Lors de son discours de politique générale mercredi, Elisabeth Borne a beaucoup parlé de compromis. Mais a-t-elle donné des gages sur le fond ?

J’ai eu le sentiment que la Première ministre disait « on va faire des compromis, mais sur nos bases ». Tout en déroulant le programme du président de la République jusqu’à la réforme des retraites, sans tirer la moindre conclusion du désaveu électoral. Elle n’a elle-même pas esquissé le moindre compromis, ni dit à quoi elle était prête à renoncer. Le programme d’Emmanuel Macron n’est pas le nôtre, c’est un fait et nous avons des propositions à formuler, mais est-elle prête à les entendre ? C’est-à-dire aussi à faire des accords sur la base de propositions qui ne sont pas celles du gouvernement ?

Vous avez déposé une motion de censure commune à la Nupes, que vous nommez « motion de défiance ». Institutionnellement, ça ne change rien, quelle est la nuance ?

Nous parlons d’une « motion de défiance » en miroir inversé à la question de confiance que la Première ministre a refusé de poser. Le Parlement, qui trouve après ces élections une centralité nouvelle, n’a pas pu donner son avis, et l’absence de vote ne peut valoir soutien implicite. Cette motion de défiance est l’occasion de clarifier les choses. Le pouvoir, d’une certaine manière, a glissé du palais de l’Élysée au Palais Bourbon.

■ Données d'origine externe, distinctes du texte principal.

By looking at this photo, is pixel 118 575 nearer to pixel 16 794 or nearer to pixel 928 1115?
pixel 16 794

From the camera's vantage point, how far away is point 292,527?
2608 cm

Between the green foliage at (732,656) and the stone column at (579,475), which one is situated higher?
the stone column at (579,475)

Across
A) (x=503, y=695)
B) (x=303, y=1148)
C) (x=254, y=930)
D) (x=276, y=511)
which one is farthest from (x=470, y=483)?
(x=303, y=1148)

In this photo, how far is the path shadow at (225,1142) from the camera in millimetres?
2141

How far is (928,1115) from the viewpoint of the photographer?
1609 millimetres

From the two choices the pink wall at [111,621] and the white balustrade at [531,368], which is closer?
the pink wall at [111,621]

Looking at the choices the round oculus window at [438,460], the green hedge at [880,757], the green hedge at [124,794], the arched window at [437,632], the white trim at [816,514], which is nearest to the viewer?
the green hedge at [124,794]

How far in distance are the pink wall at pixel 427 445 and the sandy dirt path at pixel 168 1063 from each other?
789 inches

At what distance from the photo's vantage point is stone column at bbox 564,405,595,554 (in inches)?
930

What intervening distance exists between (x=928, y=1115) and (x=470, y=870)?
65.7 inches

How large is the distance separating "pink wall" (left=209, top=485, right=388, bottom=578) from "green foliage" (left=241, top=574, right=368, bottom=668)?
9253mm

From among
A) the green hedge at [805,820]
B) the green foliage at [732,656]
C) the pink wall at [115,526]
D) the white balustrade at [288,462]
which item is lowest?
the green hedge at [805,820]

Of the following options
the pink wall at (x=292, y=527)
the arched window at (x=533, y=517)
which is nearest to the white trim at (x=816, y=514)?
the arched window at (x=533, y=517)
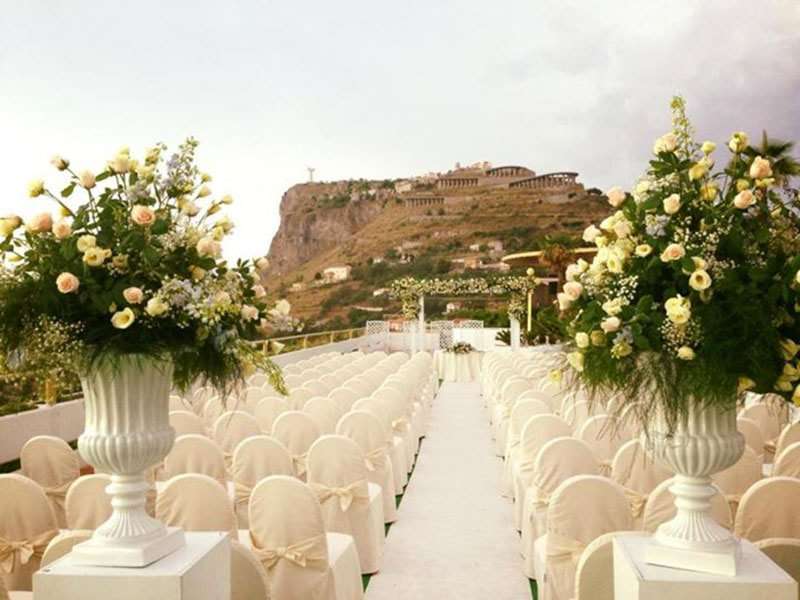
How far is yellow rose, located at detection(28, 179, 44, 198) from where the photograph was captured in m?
2.97

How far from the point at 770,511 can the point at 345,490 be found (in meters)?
2.88

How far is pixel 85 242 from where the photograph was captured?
9.41ft

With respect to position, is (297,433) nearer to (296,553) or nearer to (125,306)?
(296,553)

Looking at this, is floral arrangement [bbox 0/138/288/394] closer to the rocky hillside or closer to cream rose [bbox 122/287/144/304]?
cream rose [bbox 122/287/144/304]

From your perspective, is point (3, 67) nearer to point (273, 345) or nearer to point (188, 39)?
point (188, 39)

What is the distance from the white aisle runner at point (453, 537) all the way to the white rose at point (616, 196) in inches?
134

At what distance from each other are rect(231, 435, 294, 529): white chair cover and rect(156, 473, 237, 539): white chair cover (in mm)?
1156

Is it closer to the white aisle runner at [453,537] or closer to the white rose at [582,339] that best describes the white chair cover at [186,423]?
the white aisle runner at [453,537]

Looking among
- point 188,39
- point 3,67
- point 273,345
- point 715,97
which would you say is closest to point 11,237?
point 273,345

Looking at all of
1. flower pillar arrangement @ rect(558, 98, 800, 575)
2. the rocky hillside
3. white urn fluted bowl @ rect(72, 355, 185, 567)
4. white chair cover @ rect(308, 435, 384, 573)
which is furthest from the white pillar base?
the rocky hillside

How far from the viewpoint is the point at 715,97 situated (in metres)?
48.0

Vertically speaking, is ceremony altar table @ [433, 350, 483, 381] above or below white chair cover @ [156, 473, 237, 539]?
below

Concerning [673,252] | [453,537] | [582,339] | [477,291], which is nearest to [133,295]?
[582,339]

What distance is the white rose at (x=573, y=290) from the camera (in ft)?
9.98
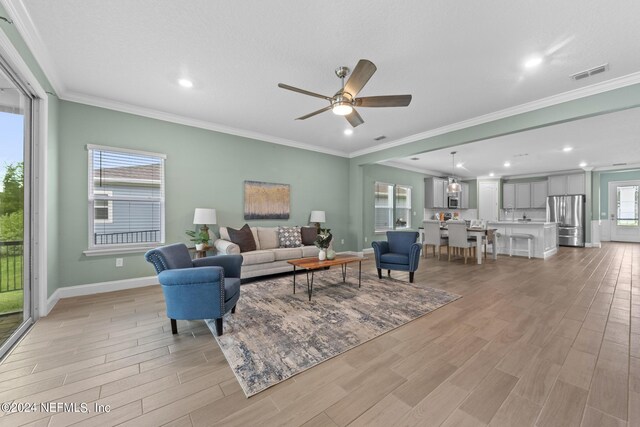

Cette motion ne donne-t-elle pas l’impression d’une opposition de principe ?

Je ne crois pas. La motion de défiance n’est en aucun cas le refus du travail parlementaire. Au contraire, le « parlementarisme de fait » issu des urnes peut donner au Parlement un rôle qu’il n’a pas eu depuis longtemps. Nous sommes dans un dialogue institutionnel avec le gouvernement, mais aussi avec les autres groupes de l’Assemblée. Nous sommes plus que jamais le législateur et le gouvernement, de ce fait, plus que d’habitude l’exécutif.

Vous avez fait des propositions de réforme du travail parlementaire, dont un retour du contrôle de l’ordre du jour à la conférence des présidents de l’Assemblée. Cela touche au primat de l’exécutif de nos institutions… Comment le gouvernement, qui doit déjà faire face à une Assemblée où il n’est pas majoritaire, pourrait-il accepter de se dépouiller de ce privilège ?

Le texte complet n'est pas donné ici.